Tendo o velho Gonçalo, viúvo, sem filho varão, se escusado a colaborar, para a sua surpresa, a filha Maria Quitéria, pediu-lhe autorização para se alistar. Tendo o pedido negado pelo pai, fugiu, dirigindo-se a casa de sua meia-irmã, Teresa Maria, casada com José Cordeiro de Medeiros e, com o auxílio de ambos, cortou os cabelos. Vestindo-se como um homem, dirigiu-se à vila de Cachoeira, onde se alistou sob o nome de Medeiros, no Regimento de Artilharia, onde permaneceu até ser descoberta pelo pai, duas semanas mais tarde.

Defendida pelo Major José Antônio da Silva Castro (avô do poeta Castro Alves), comandante do Batalhão dos Voluntários do Príncipe (popularmente apelidado de "Batalhão dos Periquitos", devido aos punhos e gola de cor verde de seu uniforme), foi incorporada a esta tropa, em virtude de sua facilidade no manejo das armas e de sua reconhecida disciplina militar. Aqui, ao seu uniforme, foi acrescentado um saiote à escocesa.

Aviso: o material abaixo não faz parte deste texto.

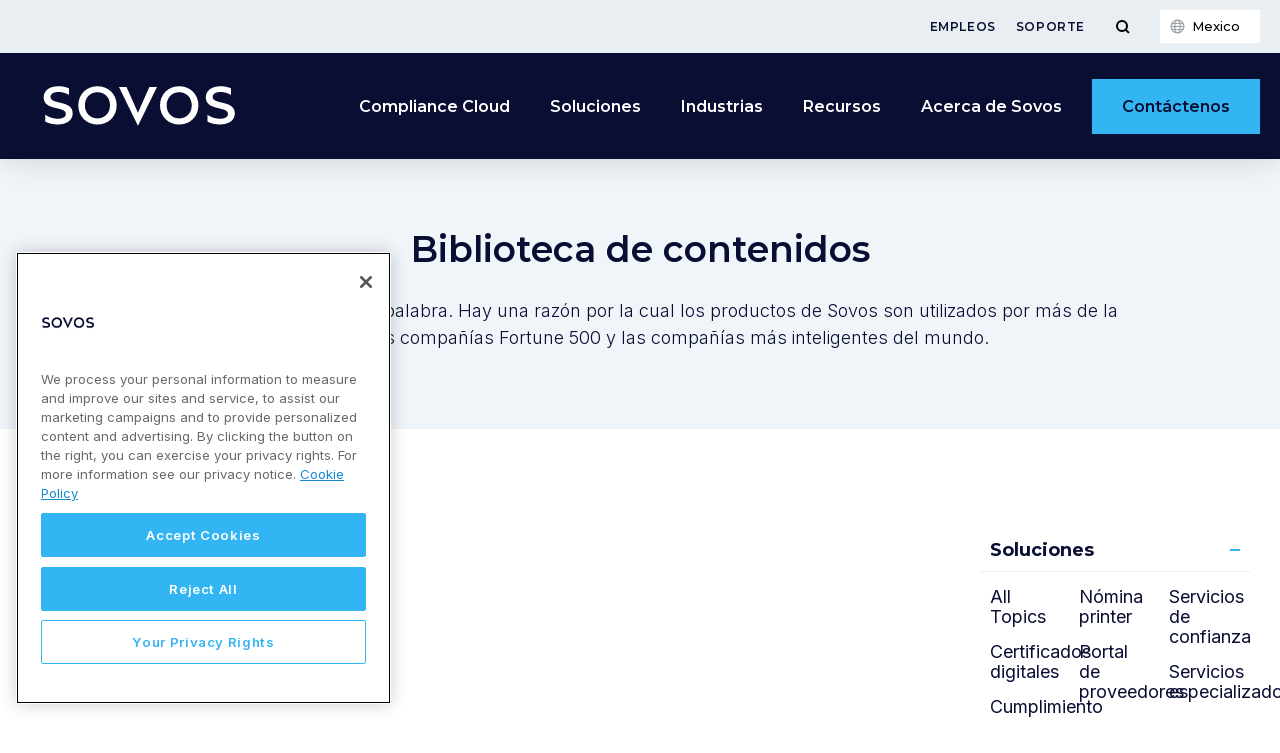

--- FILE ---
content_type: text/css
request_url: https://sovos.com/mx/wp-content/uploads/sites/13/elementor/css/post-1080.css?ver=1747235055
body_size: 335
content:
.elementor-1080 .elementor-element.elementor-element-d71b14c{margin-top:0px;margin-bottom:0px;padding:0px 0px 0px 0px;}.elementor-1080 .elementor-element.elementor-element-50dc804:not(.elementor-motion-effects-element-type-background) > .elementor-widget-wrap, .elementor-1080 .elementor-element.elementor-element-50dc804 > .elementor-widget-wrap > .elementor-motion-effects-container > .elementor-motion-effects-layer{background-color:var( --e-global-color-95d8376 );}.elementor-1080 .elementor-element.elementor-element-50dc804 > .elementor-element-populated{transition:background 0.3s, border 0.3s, border-radius 0.3s, box-shadow 0.3s;padding:75px 50px 50px 50px;}.elementor-1080 .elementor-element.elementor-element-50dc804 > .elementor-element-populated > .elementor-background-overlay{transition:background 0.3s, border-radius 0.3s, opacity 0.3s;}.elementor-1080 .elementor-element.elementor-element-486e5b9 > .elementor-container{max-width:1000px;}.elementor-widget-heading .elementor-heading-title{color:var( --e-global-color-primary );font-family:var( --e-global-typography-primary-font-family ), Sans-serif;font-weight:var( --e-global-typography-primary-font-weight );line-height:var( --e-global-typography-primary-line-height );}.elementor-1080 .elementor-element.elementor-element-87b9624 > .elementor-widget-container{margin:0px 0px 20px 0px;padding:0px 0px 0px 0px;}.elementor-1080 .elementor-element.elementor-element-87b9624{text-align:center;}.elementor-widget-text-editor{color:var( --e-global-color-text );font-family:var( --e-global-typography-text-font-family ), Sans-serif;font-weight:var( --e-global-typography-text-font-weight );line-height:var( --e-global-typography-text-line-height );}.elementor-widget-text-editor.elementor-drop-cap-view-stacked .elementor-drop-cap{background-color:var( --e-global-color-primary );}.elementor-widget-text-editor.elementor-drop-cap-view-framed .elementor-drop-cap, .elementor-widget-text-editor.elementor-drop-cap-view-default .elementor-drop-cap{color:var( --e-global-color-primary );border-color:var( --e-global-color-primary );}.elementor-1080 .elementor-element.elementor-element-4c860a4{text-align:center;color:var( --e-global-color-primary );}.elementor-1080 .elementor-element.elementor-element-11471bb > .elementor-widget-container{margin:0px 0px 20px 0px;}.elementor-1080 .elementor-element.elementor-element-11471bb{text-align:center;}.elementor-1080 .elementor-element.elementor-element-1005216{margin-top:40px;margin-bottom:0px;}@media(max-width:1023px){.elementor-widget-heading .elementor-heading-title{line-height:var( --e-global-typography-primary-line-height );}.elementor-widget-text-editor{line-height:var( --e-global-typography-text-line-height );}}@media(max-width:767px){.elementor-1080 .elementor-element.elementor-element-50dc804 > .elementor-element-populated{padding:15px 15px 15px 15px;}.elementor-widget-heading .elementor-heading-title{line-height:var( --e-global-typography-primary-line-height );}.elementor-widget-text-editor{line-height:var( --e-global-typography-text-line-height );}}

--- FILE ---
content_type: image/svg+xml
request_url: https://sovos.com/mx/wp-content/uploads/sites/13/2023/07/Sovos-Logo-White.svg
body_size: 412
content:
<?xml version="1.0" encoding="UTF-8"?> <svg xmlns="http://www.w3.org/2000/svg" xmlns:xlink="http://www.w3.org/1999/xlink" version="1.1" id="Layer_1" x="0px" y="0px" viewBox="0 0 1366 416" style="enable-background:new 0 0 1366 416;" xml:space="preserve"> <style type="text/css"> .st0{fill:#FFFFFF;} </style> <path class="st0" d="M420.8,83.4c69.3,0,120.7,51.1,120.7,120.4s-50.7,121-120.7,121c-69.6,0-120.3-51.7-120.3-121 S352.2,83.4,420.8,83.4z M420.8,286.3c46.4,0,78.9-34.8,78.9-82.6s-32.2-82.6-78.9-82.6c-46.1,0-78.9,34.8-78.9,82.6 S374.8,286.3,420.8,286.3z M934,83.4c69.3,0,120.7,51.1,120.7,120.4s-50.7,121-120.7,121c-69.6,0-120.4-51.7-120.4-121 S865.4,83.4,934,83.4z M934,286.3c46.4,0,78.9-34.8,78.9-82.6s-32.2-82.6-78.9-82.6c-46.1,0-78.9,34.8-78.9,82.6 S888,286.3,934,286.3z M747,87.7h47.8l-119.7,245l-119.4-245h47.5l71.9,163.1L747,87.7z M1144.1,151.4c0-17.7,14.7-31.8,50.9-31.8 c20.4,0,43.5,6,64.6,18.4V96.7c-18.8-8.6-41.9-13.3-64.2-13.3c-64.3,0-94.4,32.1-94.4,70c0,87.1,139.3,53.9,139.3,104.5 c0,17.4-15.4,30.5-51.9,30.5c-28.8,0-58.6-10.7-77.3-25.8l0,0.1v43.8c20.4,11,48.9,18,77.4,18c64.3,0,94.7-32.1,94.7-69.6 C1283,168.8,1144.1,201.2,1144.1,151.4z M126.2,151.3c0-17.8,14.7-31.8,50.9-31.8c20.3,0,43.3,6,64.3,18.2V96.5 c-18.8-8.5-41.7-13.2-63.9-13.2c-64.3,0-94.4,32.1-94.4,70c0,87.1,139.3,53.9,139.3,104.5c0,17.4-15.4,30.5-51.9,30.5 c-28.8,0-58.6-10.7-77.4-25.8l0,0.1v43.8c20.4,11,48.9,18,77.4,18c64.3,0,94.8-32.2,94.8-69.7C265.2,168.7,126.2,201.2,126.2,151.3z "></path> </svg>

Em 29 de outubro seguiu com o seu Batalhão para participar da defesa da ilha de Maré e, logo depois, para Conceição, Pituba e Itapoã, integrando a Primeira Divisão de Direita. Em fevereiro de 1823, participou com bravura do combate da Pituba, quando atacou uma trincheira inimiga, onde fez vários prisioneiros portugueses (dois, segundo alguns autores), escoltando-os, sozinha, ao acampamento.

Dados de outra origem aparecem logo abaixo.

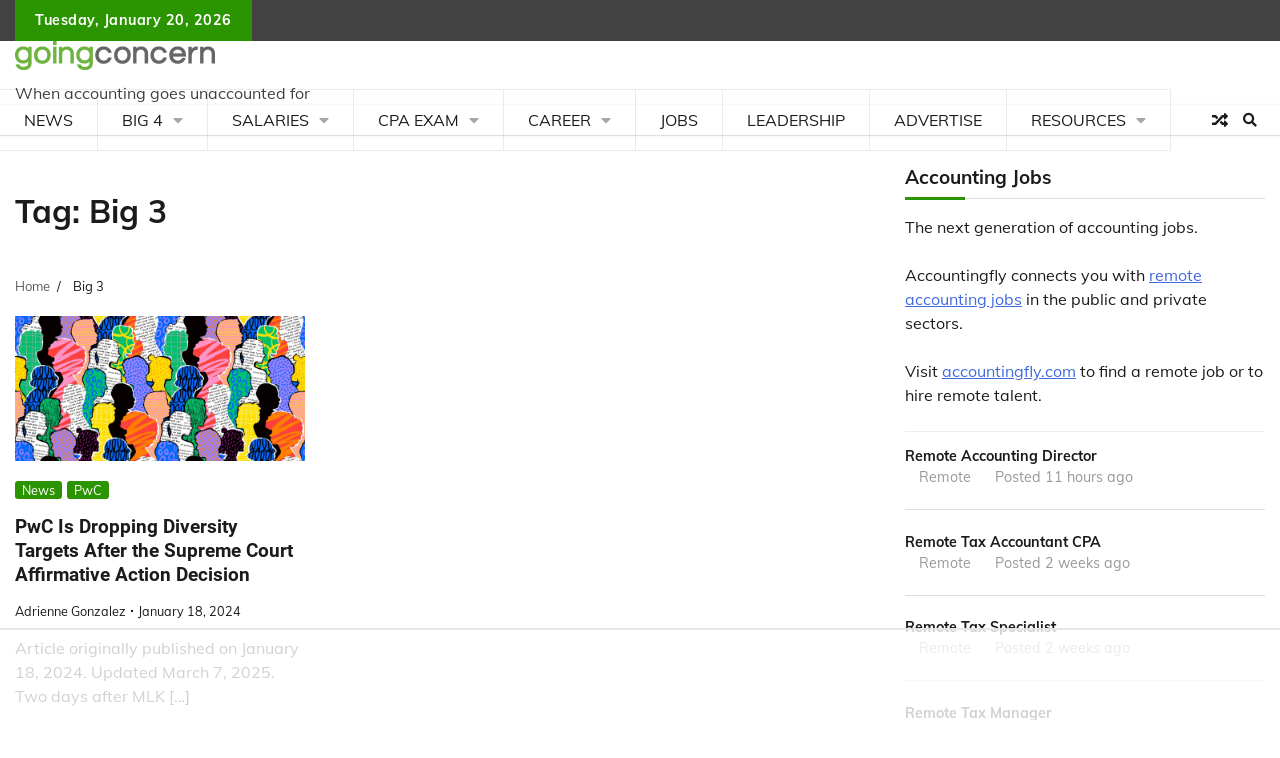

--- FILE ---
content_type: text/html
request_url: https://api.intentiq.com/profiles_engine/ProfilesEngineServlet?at=39&mi=10&dpi=936734067&pt=17&dpn=1&iiqidtype=2&iiqpcid=e1433e58-9d03-4862-9715-de72e36f1080&iiqpciddate=1768963598897&pcid=af3eb060-bdb8-4e59-a49f-cebd007ea37e&idtype=3&gdpr=0&japs=false&jaesc=0&jafc=0&jaensc=0&jsver=0.33&testGroup=A&source=pbjs&ABTestingConfigurationSource=group&abtg=A&vrref=https%3A%2F%2Fwww.goingconcern.com%2Ftags%2Fbig-3%2F
body_size: 56
content:
{"abPercentage":97,"adt":1,"ct":2,"isOptedOut":false,"data":{"eids":[]},"dbsaved":"false","ls":true,"cttl":86400000,"abTestUuid":"g_bfa93f9d-668b-4bde-a914-0ca60f2aa546","tc":9,"sid":1095068759}

--- FILE ---
content_type: text/html; charset=utf-8
request_url: https://www.google.com/recaptcha/api2/aframe
body_size: 268
content:
<!DOCTYPE HTML><html><head><meta http-equiv="content-type" content="text/html; charset=UTF-8"></head><body><script nonce="OCK6_-8hLFVoz9PzZ3lrBg">/** Anti-fraud and anti-abuse applications only. See google.com/recaptcha */ try{var clients={'sodar':'https://pagead2.googlesyndication.com/pagead/sodar?'};window.addEventListener("message",function(a){try{if(a.source===window.parent){var b=JSON.parse(a.data);var c=clients[b['id']];if(c){var d=document.createElement('img');d.src=c+b['params']+'&rc='+(localStorage.getItem("rc::a")?sessionStorage.getItem("rc::b"):"");window.document.body.appendChild(d);sessionStorage.setItem("rc::e",parseInt(sessionStorage.getItem("rc::e")||0)+1);localStorage.setItem("rc::h",'1768963602744');}}}catch(b){}});window.parent.postMessage("_grecaptcha_ready", "*");}catch(b){}</script></body></html>

--- FILE ---
content_type: text/plain
request_url: https://rtb.openx.net/openrtbb/prebidjs
body_size: -226
content:
{"id":"23256abb-0caa-4328-b2b1-ff85791b8380","nbr":0}

--- FILE ---
content_type: text/plain; charset=UTF-8
request_url: https://at.teads.tv/fpc?analytics_tag_id=PUB_17002&tfpvi=&gdpr_consent=&gdpr_status=22&gdpr_reason=220&ccpa_consent=&sv=prebid-v1
body_size: 56
content:
OTVkZDc0MTgtY2FiNS00ODlmLWI2NjYtYjcwNmI4MmQwYmE1Iy03LTM=

--- FILE ---
content_type: text/plain
request_url: https://rtb.openx.net/openrtbb/prebidjs
body_size: -226
content:
{"id":"36e4f79c-74bb-47cd-813f-ab4c32f96c65","nbr":0}

--- FILE ---
content_type: text/plain
request_url: https://rtb.openx.net/openrtbb/prebidjs
body_size: -84
content:
{"id":"d457ae5c-edad-4cc3-8be3-136f6fbd2848","nbr":0}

Em 31 de março, no posto de Cadete, recebeu, por ordem do Conselho Interino da Província, uma espada e seus acessórios.
Finalmente, a 2 de julho de 1823, quando o "Exército Libertador" entrou em triunfo na cidade do Salvador, Maria Quitéria foi saudada e homenageada pela população em festa. O governo da Província dera-lhe o direito de portar espada. Na condição de Cadete, envergava uniforme de cor azul, com saiote, além de capacete com penacho.
FONTE: wikipédia

- SUA INFÂNCIA E JUVENTUDE

Maria Quitéria nasceu no sítio do Licurizeiro (Syagrus coronata), uma pequena propriedade no Arraial de São José das Itapororocas, na comarca de Nossa Senhora do Rosário do Porto de Cachoeira, atual município de Feira de Santana no estado da Bahia. A data mais aceita pelos pesquisadores para o seu nascimento é a de 1792. Foi a filha primogênita dos brasileiros Gonçalo Alves de Almeida e Quitéria Maria de Jesus.
Em 1803, tendo cerca de dez ou onze anos de idade, perdeu a mãe. Cinco meses após enviuvar, o pai casou-se em segundas núpcias com Eugênia Maria dos Santos, que veio a falecer pouco tempo depois, sem que da união nascessem filhos. A família mudou-se então para a fazenda [serra da Agulha].
Na nova residência, Gonçalo Alves casou-se pela terceira vez, com Maria Rosa de Brito, com quem teve mais três filhos. A nova madrasta, afirma-se, nunca concordou com os modos independentes de Maria Quitéria. Embora sem uma educação formal, uma vez que à época as escolas eram poucas e restritas aos grandes centros urbanos, Maria Quitéria aprendera a montar, a caçar e a usar armas de fogo, conhecimentos essenciais à época.